Due to limitations of a framework I have to use, I need to inject into existing object instances (can't created them as usual via CDI itself). My injection points are marked either with @EJB
or @Inject
.
With JBoss EAP 6.4, Java EE 6 and CDI 1.0 this worked perfectly fine with the following code:
public class DispatcherUtils {
public static <T> void inject(T anObject) {
BeanManager beanManager = getBeanManager();
Class<T> objClass = (Class<T>) anObject.getClass();
AnnotatedType<T> annotatedType = beanManager.createAnnotatedType(objClass);
InjectionTarget<T> injectionTarget = beanManager.createInjectionTarget(annotatedType);
CreationalContext<T> context = new IgnorantCreationalContext<>();
injectionTarget.inject(anObject, context);
injectionTarget.postConstruct(anObject);
}
private static BeanManager getBeanManager() {
try {
return (BeanManager) InitialContext.doLookup("java:comp/BeanManager");
} catch (final NamingException e) {
e.printStackTrace();
}
return null;
}
}
If I try to do the same in JBoss EAP 7.0, Java EE 7 and CDI 1.1 only injection points marked with @Inject
are injected into the target objects, those marked with @EJB
are not injected (their value remains null).
I do not understand why that is.
Is there any way to inject into existing objects with JBoss EAP 7.0, Java EE 7 and CDI 1.1 and have @EJB
injection points populated as well?
Update, 2016-06-19, 20:11
I just discovered that the above pattern works as long as the object I want to inject into has a no-arg constructor.
Example - this works :
public class ExampleBean {
private Dispatcher dispatcher;
@Inject
private SomeCdiBean someCdiBean;
@EJB
private SomeEjbService someEjbService;
public ExampleBean() {
}
public ExampleBean(Dispatcher dispatcher) {
this.dispatcher = dispatcher;
}
}
while this does not work :
public class ExampleBean {
private Dispatcher dispatcher;
@Inject
private SomeCdiBean someCdiBean;
@EJB
private SomeEjbService someEjbService;
public ExampleBean(Dispatcher dispatcher) {
this.dispatcher = dispatcher;
}
}
Why does CDI check for the presence of a default constructor in such a case? (Note: the bean is not created by CDI, so the constructor shouldn't make any difference)

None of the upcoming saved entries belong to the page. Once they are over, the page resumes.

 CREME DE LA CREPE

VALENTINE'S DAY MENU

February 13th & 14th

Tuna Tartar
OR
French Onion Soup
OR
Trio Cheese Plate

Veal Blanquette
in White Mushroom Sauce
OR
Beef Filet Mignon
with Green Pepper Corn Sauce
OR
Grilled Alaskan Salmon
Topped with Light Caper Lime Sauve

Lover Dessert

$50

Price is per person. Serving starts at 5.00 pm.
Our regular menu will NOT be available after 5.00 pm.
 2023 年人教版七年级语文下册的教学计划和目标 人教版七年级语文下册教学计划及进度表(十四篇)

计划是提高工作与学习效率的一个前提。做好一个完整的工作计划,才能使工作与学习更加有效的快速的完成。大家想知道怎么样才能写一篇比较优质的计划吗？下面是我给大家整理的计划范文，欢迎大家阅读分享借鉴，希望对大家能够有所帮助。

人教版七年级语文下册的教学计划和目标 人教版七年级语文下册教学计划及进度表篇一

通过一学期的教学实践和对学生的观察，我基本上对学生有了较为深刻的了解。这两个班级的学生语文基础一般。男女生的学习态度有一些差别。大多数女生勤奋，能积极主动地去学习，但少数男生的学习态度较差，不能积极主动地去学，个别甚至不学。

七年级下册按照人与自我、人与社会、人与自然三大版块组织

Possible problem might be that your ExampleBean
without no-args constructor is not considered a managed bean . And an integrator (Wildfly, EAP, glassfish,...) can only provide EE resource injection ( @EJB
being EE resource injection) into managed beans
.
Quoting from Weld doc :
An integrator may wish to use InjectionServices to provide additional field or method injection over-and-above that provided by Weld. An integration into a Java EE environment may use InjectionServices to provide EE resource injection for managed beans.
To make ExampleBean
a managed bean
and not use no-args constructor, you need to declare a constructor annotated with @Inject
.
Though I am just taking a wild guess here and cannot really be sure why you say it worked with EAP 6 and CDI 1.0.
And one more note just for the record - from my knowledge EAP 7 contains CDI 1.2 (rather than 1.1).